◆ DATA SUPPLIED ◆
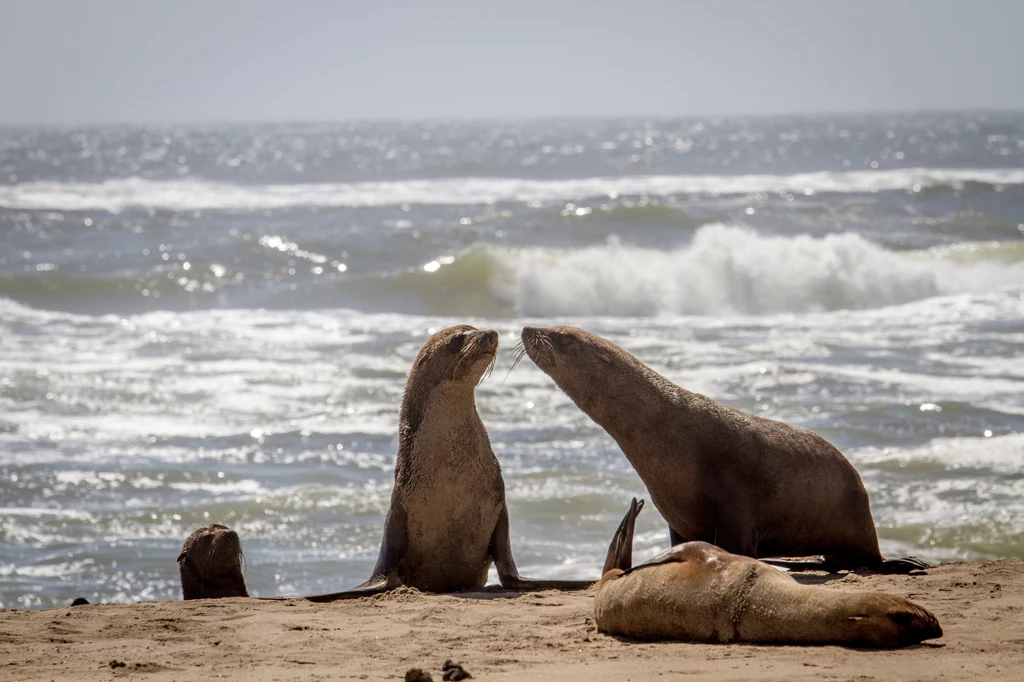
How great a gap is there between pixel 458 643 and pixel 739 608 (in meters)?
1.11

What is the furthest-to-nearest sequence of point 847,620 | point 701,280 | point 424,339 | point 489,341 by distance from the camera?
point 701,280, point 424,339, point 489,341, point 847,620

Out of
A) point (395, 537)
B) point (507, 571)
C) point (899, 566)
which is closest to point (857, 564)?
point (899, 566)

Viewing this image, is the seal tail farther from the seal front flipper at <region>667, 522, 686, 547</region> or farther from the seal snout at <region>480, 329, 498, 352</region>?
the seal snout at <region>480, 329, 498, 352</region>

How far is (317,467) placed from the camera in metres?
10.4

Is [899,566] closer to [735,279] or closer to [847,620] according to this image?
[847,620]

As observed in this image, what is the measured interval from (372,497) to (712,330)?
8661 millimetres

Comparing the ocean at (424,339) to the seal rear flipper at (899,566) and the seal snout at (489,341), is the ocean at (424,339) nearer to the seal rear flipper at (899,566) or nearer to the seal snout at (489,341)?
the seal rear flipper at (899,566)

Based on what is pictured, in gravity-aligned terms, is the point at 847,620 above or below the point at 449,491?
below

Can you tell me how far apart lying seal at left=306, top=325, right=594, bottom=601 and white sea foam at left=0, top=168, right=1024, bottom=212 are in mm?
28094

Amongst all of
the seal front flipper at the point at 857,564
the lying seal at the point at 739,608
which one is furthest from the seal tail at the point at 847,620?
the seal front flipper at the point at 857,564

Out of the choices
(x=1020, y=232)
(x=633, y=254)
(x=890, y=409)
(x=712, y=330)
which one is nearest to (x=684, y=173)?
(x=1020, y=232)

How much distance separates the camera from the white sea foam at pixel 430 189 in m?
35.3

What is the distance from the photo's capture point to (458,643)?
5.15 metres

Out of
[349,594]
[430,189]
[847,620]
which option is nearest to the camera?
[847,620]
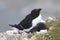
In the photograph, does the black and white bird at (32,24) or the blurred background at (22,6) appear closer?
the black and white bird at (32,24)

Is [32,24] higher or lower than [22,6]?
lower

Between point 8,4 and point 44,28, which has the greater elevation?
point 8,4

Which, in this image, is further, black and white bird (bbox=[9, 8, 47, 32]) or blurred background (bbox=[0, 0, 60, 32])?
blurred background (bbox=[0, 0, 60, 32])

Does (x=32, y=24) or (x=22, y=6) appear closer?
(x=32, y=24)

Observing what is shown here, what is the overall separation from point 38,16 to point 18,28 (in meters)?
0.49

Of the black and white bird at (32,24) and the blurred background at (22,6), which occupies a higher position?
the blurred background at (22,6)

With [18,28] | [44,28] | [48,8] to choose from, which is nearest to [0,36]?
[18,28]

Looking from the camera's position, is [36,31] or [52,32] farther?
[36,31]

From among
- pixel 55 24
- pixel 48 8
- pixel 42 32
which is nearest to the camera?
pixel 42 32

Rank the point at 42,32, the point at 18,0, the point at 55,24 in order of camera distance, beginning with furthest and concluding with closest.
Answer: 1. the point at 18,0
2. the point at 55,24
3. the point at 42,32

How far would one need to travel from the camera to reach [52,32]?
4.06m

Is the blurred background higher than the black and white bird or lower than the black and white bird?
higher

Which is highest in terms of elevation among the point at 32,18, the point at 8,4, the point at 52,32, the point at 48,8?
the point at 8,4

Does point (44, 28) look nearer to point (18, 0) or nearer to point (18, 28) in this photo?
point (18, 28)
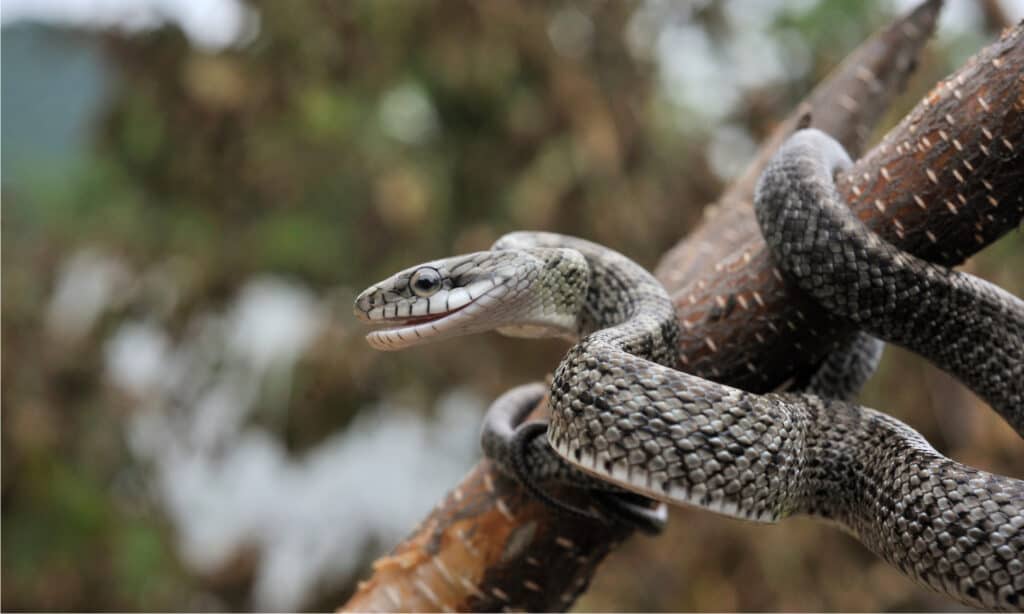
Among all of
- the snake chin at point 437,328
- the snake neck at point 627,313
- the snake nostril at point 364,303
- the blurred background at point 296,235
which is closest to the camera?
the snake neck at point 627,313

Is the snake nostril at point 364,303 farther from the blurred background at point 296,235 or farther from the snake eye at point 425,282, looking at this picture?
the blurred background at point 296,235

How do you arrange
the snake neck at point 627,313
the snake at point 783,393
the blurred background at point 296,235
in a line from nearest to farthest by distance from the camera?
the snake at point 783,393
the snake neck at point 627,313
the blurred background at point 296,235

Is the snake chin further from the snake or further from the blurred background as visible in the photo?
the blurred background

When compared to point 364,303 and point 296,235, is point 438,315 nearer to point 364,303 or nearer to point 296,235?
point 364,303

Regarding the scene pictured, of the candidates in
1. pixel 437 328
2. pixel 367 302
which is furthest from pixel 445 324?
pixel 367 302

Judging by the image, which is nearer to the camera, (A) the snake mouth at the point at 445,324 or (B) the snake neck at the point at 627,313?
(B) the snake neck at the point at 627,313

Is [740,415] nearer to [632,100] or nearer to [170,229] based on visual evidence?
[632,100]

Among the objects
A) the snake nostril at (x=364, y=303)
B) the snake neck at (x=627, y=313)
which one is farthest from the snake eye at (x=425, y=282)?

◆ EXERCISE INSTRUCTIONS ◆
From the line holding "When compared to" to the last line of the records, quote each line exactly and add nothing.

◆ CORRECT ANSWER ◆
When compared to point 364,303 and point 296,235, is point 438,315 nearer to point 364,303 or nearer to point 296,235?
point 364,303

Regarding the scene pictured, of the candidates in
1. pixel 437 328
2. pixel 367 302
which is furthest from pixel 445 324?
pixel 367 302

Judging by the image, which is nearer to the camera, (A) the snake mouth at the point at 445,324 or (B) the snake neck at the point at 627,313?
(B) the snake neck at the point at 627,313

Is [740,415] nearer to [632,100] or nearer to [170,229] based on visual evidence?
[632,100]

Among the objects
A) the snake nostril at (x=364, y=303)
B) the snake neck at (x=627, y=313)
which one is farthest from the snake eye at (x=425, y=282)?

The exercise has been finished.